Murine smoke exposure. Adult female Swiss albino outbred mice (CD-1, Charles River) were given a mix of ketamine (100 µg/g body wt), xylazine (5 µg/g body wt), and acepromazine (2.5 µg/g body wt) and placed in pairs into the smoke chamber (Fig. 1A) for defined periods of wood smoke exposure. Untreated pine lumber (12 × 1 × 4 inches) was cut into small uniform rectangular pieces (20 × 3 × 3 mm) weighing a total of 0.1-0.5 g and placed between the heating coils in the incinerator (Fig. 1B). The wood was burned slowly so that it would not produce a flame.
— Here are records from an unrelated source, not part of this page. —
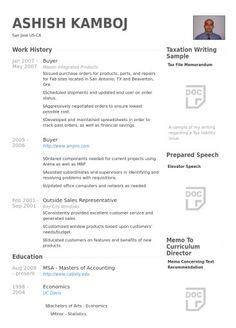 fashion buyer resume sample httpgetresumetemplateinfo3581fashion - Free Resume Sample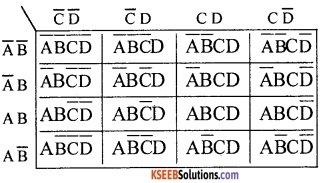 2nd PUC Computer Science Boolean Algebra Two Marks Questions and Answers 35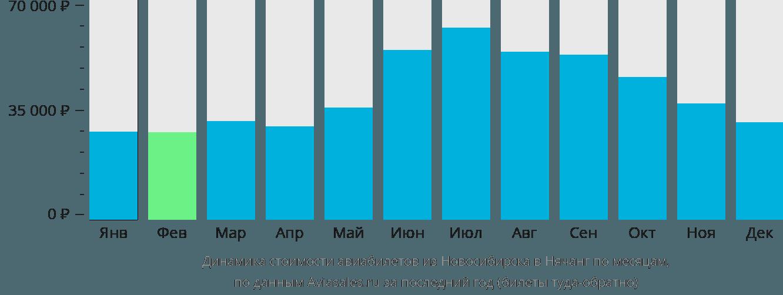 Динамика стоимости авиабилетов из Новосибирска в Нячанг по месяцам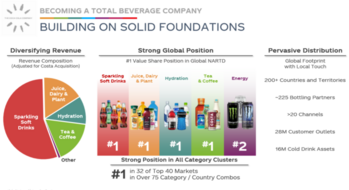 Dividend Aristocrats In Focus Part 57: Coca-Cola: https://www.suredividend.com/wp-content/uploads/2020/01/KO-Overview-e1579808452147.png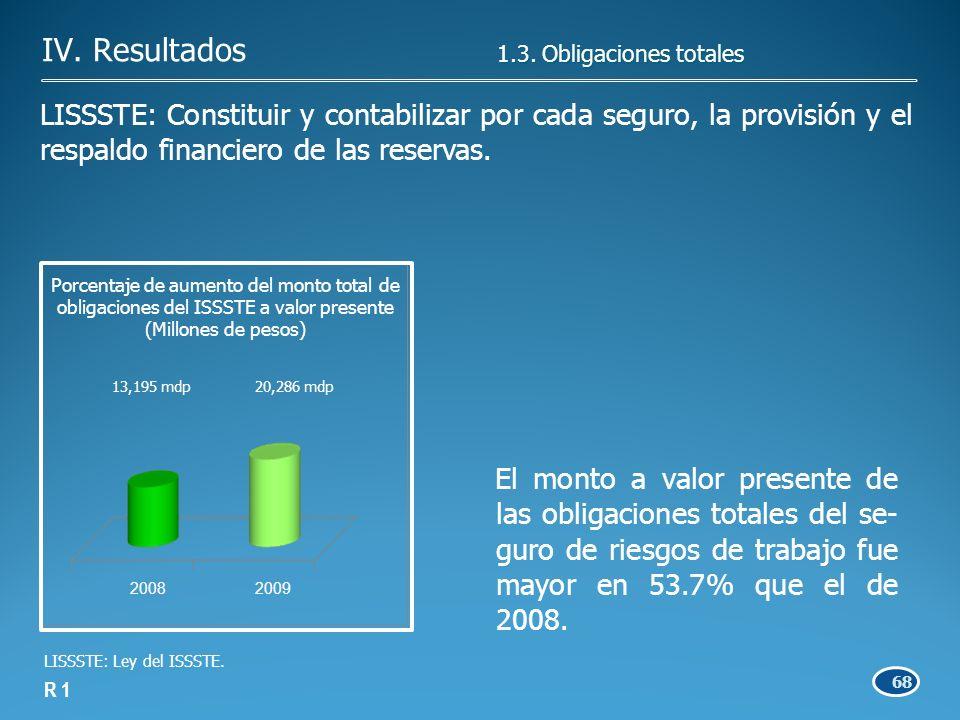 68 LISSSTE: Constituir y contabilizar por cada seguro, la provisión y el respaldo financiero de las reservas.
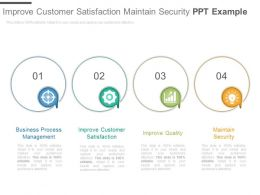 Improve Customer Satisfaction Maintain Security Ppt Example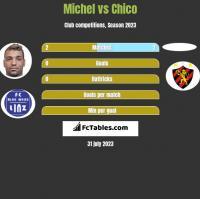 Michel vs Chico h2h player stats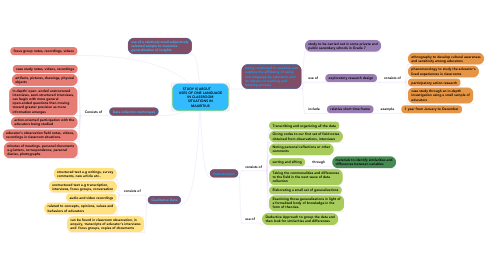 Mind Map: STUDY IS ABOUT        USES OF ONE LANGUAGE IN CLASSROOM SITUATIONS IN MAURITIUS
As the incinerator filled with smoke, the fan was turned on to circulate the smoke into the chamber with the anesthetized mice. After a defined period, the mice were removed, and the survivors were allowed to awaken from the anesthesia (Fig. 2). Control mice were also anesthetized and placed in the smoke chamber with intermittent exposure to air circulated by the fan but no smoke. In order to determine which material produced the greatest lung damage 48 or 72 h after a 12- to 15-min exposure, initial studies involved the pyrolysis of 10 mg/kg body wt of cotton, polyurethane, and wood (hardwood) to which female Swiss albino inbred mice (FVB/n, Jackson Laboratories) anesthetized with chloral hydrate (0.1 ml/g body wt) were exposed.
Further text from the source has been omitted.